Absolutely not. I'm an IT specialist. But I had to learn many medical disciplines too. :( :)
As for your consideration:
> Given that with adhesions your bowel does not operate properly or
> necessarily in a timely manner...it would follow that the retention of
> waste products in your system would promote adverse growth of bacteria,
> etc.--wouldn't it? Then, would your body develop additional aches and
> pains from toxins built up in your own intestines, absorbed into your
> blood stream, and transported here, there and everywhere??!
allow me to comment a bit. I'm sure you're on the right way.
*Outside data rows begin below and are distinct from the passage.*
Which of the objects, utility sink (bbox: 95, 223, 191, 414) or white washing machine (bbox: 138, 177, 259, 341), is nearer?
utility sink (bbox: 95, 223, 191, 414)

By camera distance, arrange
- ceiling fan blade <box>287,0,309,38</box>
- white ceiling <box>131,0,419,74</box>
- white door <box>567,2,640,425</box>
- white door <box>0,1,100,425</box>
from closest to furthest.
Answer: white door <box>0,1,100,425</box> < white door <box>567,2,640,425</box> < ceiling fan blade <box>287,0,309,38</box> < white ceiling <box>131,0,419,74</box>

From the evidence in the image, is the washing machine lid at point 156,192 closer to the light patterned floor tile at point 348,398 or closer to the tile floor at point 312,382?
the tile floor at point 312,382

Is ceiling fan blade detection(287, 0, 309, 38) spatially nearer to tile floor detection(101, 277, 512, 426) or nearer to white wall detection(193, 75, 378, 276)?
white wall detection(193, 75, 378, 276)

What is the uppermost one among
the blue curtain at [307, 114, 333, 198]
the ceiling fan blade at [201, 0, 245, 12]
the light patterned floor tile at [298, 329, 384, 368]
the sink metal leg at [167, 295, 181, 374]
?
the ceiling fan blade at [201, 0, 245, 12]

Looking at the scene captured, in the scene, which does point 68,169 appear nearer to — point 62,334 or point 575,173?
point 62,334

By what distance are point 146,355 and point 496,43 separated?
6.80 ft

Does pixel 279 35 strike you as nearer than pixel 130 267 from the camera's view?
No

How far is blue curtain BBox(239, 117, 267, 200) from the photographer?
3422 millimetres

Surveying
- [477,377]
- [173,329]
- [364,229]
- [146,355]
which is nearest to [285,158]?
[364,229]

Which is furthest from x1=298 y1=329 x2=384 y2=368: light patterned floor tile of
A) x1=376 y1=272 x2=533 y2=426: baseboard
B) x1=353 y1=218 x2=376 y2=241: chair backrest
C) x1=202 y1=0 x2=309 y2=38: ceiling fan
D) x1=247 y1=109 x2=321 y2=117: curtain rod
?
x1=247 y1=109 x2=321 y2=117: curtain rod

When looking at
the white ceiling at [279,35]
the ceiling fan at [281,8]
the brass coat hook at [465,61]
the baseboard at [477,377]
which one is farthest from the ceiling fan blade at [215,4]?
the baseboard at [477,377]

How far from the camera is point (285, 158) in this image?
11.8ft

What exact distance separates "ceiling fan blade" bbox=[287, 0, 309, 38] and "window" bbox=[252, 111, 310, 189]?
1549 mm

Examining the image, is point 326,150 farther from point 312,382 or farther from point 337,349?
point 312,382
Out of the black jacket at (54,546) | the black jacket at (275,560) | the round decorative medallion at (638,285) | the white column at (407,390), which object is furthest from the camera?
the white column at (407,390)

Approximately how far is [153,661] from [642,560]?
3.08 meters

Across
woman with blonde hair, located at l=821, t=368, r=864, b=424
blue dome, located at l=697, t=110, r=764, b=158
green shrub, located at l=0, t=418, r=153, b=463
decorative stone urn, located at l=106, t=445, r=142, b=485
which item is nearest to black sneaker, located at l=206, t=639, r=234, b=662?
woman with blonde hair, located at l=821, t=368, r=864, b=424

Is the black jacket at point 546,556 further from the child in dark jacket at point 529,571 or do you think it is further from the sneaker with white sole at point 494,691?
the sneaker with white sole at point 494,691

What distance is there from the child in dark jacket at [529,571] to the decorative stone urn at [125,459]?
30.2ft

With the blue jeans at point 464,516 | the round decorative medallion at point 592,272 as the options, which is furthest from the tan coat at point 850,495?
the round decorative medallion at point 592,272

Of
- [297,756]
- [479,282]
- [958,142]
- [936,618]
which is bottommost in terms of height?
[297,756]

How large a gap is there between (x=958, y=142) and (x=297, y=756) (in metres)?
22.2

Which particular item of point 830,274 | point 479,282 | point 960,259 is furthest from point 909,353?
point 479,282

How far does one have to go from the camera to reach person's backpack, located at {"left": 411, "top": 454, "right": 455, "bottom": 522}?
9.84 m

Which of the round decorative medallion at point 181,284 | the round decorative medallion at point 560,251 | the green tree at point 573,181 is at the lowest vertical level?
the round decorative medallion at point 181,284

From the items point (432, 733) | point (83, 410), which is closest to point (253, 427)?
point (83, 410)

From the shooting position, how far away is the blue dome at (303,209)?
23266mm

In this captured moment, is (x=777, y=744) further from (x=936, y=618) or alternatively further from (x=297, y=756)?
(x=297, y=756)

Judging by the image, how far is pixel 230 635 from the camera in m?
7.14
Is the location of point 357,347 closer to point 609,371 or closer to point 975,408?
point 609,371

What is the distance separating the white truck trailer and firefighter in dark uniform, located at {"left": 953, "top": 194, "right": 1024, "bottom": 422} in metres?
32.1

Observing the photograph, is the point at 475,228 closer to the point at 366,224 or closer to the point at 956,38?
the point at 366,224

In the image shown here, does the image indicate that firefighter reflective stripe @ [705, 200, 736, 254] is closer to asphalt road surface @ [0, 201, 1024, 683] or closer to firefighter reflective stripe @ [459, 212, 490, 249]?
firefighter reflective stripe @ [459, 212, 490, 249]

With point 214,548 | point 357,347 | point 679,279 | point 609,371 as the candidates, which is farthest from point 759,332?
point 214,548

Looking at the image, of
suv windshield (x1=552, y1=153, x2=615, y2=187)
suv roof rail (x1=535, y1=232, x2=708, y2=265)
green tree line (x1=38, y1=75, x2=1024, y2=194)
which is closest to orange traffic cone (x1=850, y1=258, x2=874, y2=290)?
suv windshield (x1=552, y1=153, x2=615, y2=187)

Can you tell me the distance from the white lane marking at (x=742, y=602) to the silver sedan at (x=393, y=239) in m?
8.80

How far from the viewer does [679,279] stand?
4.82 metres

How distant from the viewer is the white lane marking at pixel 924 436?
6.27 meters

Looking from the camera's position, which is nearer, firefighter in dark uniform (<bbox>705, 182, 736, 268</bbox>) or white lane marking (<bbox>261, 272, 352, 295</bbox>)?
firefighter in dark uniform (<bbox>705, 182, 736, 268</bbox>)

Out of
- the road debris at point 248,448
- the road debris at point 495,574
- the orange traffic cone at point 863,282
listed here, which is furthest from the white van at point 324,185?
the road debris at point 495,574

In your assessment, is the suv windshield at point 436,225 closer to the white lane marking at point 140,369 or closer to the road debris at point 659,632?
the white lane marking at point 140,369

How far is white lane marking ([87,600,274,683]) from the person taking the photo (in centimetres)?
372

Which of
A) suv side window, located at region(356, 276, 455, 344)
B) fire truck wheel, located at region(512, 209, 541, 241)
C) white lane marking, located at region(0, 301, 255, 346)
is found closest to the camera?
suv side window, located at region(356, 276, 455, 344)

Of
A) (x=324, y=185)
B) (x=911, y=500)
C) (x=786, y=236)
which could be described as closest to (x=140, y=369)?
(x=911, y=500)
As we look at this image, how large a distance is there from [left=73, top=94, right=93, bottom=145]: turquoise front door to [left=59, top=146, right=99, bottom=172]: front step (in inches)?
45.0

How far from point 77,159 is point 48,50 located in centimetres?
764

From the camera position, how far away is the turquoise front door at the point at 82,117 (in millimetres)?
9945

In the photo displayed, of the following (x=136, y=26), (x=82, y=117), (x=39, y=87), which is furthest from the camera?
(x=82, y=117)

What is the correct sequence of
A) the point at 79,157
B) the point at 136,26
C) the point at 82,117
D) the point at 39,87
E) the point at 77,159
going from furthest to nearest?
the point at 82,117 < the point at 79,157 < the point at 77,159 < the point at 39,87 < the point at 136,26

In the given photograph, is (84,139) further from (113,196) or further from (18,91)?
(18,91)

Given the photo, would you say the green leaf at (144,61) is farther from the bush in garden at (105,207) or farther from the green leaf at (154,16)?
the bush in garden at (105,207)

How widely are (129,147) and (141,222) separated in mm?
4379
Moreover EVERY(!) bowel adhesion sufferer has actually SICK liver, gallbladder and colon. If he or she had at least one whole (acute) bowel obstruction so he CAN'T has normal digestion and absorption. It is not my personal tale or theory. That fact is well-known to medical specialists as well as many other "common" people.
I'd like to share some my thoughts with all members. I saw following discussion about "The idea behind deep tissue massage is not only to losen but to BREAK?!, the adhesions." I'm afraid it would be too sad to hear for someone but it's impossible physically to break adhesions. When organism's immune system is getting really working normal they can be just dissolved, or get thin and stretch, but not be broken. It not a bone or a liver. "Adhesive principle" is BASIC principle of abdominal surgery. When a surgeon sews peritoneum he knows that it'll be meshed fast and tight due to that "adhesive principle". Adhesion is a part of the body and very flexible and soft one. Since it's not a certain organ with some consistence it'll be nearly impossible to break it indirectly. First of all you have to know precise place of certain adhesion and second you have to find the method how to put your strength (strength of your hand or the certain finger) to the point where you can tear it off. It sounds like tales about Philippine healers. As I know the more realistic method is to make them to be stretch and more soft. Personally I went that way and I think it's the quite reliable direction (though not easy).